_Aim:_ Can you copy out all of the lines below, word for word?

_Records to use:_

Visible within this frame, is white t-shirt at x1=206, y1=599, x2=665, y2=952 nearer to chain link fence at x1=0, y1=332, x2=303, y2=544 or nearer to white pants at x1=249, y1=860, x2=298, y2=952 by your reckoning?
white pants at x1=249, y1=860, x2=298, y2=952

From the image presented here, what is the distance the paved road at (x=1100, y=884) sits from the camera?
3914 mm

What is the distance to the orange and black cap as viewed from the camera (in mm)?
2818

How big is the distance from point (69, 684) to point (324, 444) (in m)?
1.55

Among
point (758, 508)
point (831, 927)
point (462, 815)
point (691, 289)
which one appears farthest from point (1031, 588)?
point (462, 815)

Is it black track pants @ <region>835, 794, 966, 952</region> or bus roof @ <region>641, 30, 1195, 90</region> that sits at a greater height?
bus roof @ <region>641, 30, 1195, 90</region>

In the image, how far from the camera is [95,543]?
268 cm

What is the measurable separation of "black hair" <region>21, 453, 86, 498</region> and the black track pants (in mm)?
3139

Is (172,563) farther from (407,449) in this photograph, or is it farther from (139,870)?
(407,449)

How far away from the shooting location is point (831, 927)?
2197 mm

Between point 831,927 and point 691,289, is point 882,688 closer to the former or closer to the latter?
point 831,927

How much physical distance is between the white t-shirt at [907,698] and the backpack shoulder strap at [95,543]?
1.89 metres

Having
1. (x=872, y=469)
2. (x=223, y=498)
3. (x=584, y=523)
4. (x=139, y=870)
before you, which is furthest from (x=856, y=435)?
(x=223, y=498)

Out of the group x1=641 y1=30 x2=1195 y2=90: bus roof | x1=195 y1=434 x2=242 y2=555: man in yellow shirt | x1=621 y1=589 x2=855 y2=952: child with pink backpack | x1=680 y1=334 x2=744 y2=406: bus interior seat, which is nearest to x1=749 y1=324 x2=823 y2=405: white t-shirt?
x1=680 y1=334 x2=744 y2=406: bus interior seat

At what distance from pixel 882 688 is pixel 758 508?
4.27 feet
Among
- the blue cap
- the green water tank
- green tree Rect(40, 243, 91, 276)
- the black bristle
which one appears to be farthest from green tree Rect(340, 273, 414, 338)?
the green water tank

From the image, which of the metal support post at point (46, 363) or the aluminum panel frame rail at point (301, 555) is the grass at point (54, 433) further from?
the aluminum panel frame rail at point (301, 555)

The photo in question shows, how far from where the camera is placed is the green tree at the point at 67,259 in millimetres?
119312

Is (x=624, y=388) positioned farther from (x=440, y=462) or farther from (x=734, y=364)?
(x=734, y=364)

_Answer to the problem:_
Visible within this frame, is white t-shirt at x1=206, y1=599, x2=665, y2=952 nearer to chain link fence at x1=0, y1=332, x2=303, y2=544 or nearer to white pants at x1=249, y1=860, x2=298, y2=952 by your reckoning?
white pants at x1=249, y1=860, x2=298, y2=952

From the image presented here, what is the distance the paved road at (x=1100, y=884) sits from the camera?
3914 mm

What is the distance to the orange and black cap as viewed from the camera (in mm)?
2818

How big is the distance from point (69, 684) to point (324, 444) (in m)?
1.55

Among
point (758, 508)
point (831, 927)
point (462, 815)
point (691, 289)
which one appears farthest from point (1031, 588)?
point (462, 815)

Is it black track pants @ <region>835, 794, 966, 952</region> or bus roof @ <region>641, 30, 1195, 90</region> that sits at a greater height?
bus roof @ <region>641, 30, 1195, 90</region>

In the image, how far from the camera is [95,543]?
268 cm

What is the measurable separation of "black hair" <region>21, 453, 86, 498</region> and the black track pants (in mm)?
3139

Is (172,563) farther from (407,449) in this photograph, or is it farther from (139,870)?
(407,449)

How far away from the shooting location is point (831, 927)?
2197 mm

Between point 831,927 and point 691,289, is point 882,688 closer to the former or closer to the latter?
point 831,927

How much physical distance is between the white t-shirt at [907,698] and the backpack shoulder strap at [95,543]?
1.89 metres

Having
1. (x=872, y=469)
2. (x=223, y=498)
3. (x=584, y=523)
4. (x=139, y=870)
before you, which is furthest from (x=856, y=435)?
(x=223, y=498)

Out of the group x1=641 y1=30 x2=1195 y2=90: bus roof | x1=195 y1=434 x2=242 y2=555: man in yellow shirt | x1=621 y1=589 x2=855 y2=952: child with pink backpack | x1=680 y1=334 x2=744 y2=406: bus interior seat, which is nearest to x1=749 y1=324 x2=823 y2=405: white t-shirt?
x1=680 y1=334 x2=744 y2=406: bus interior seat

At what distance from pixel 882 688 is pixel 758 508?
4.27 feet
Among
- the blue cap
- the green water tank
- green tree Rect(40, 243, 91, 276)
- the black bristle
which one appears to be farthest from green tree Rect(340, 273, 414, 338)?
the green water tank

From the image, which of the metal support post at point (46, 363) or the aluminum panel frame rail at point (301, 555) is the grass at point (54, 433) further from?
the aluminum panel frame rail at point (301, 555)

The photo in question shows, how far from where the camera is placed is the green tree at the point at 67,259 in millimetres?
119312

Is (x=624, y=388) positioned farther from (x=440, y=462) or farther from (x=734, y=364)?
(x=734, y=364)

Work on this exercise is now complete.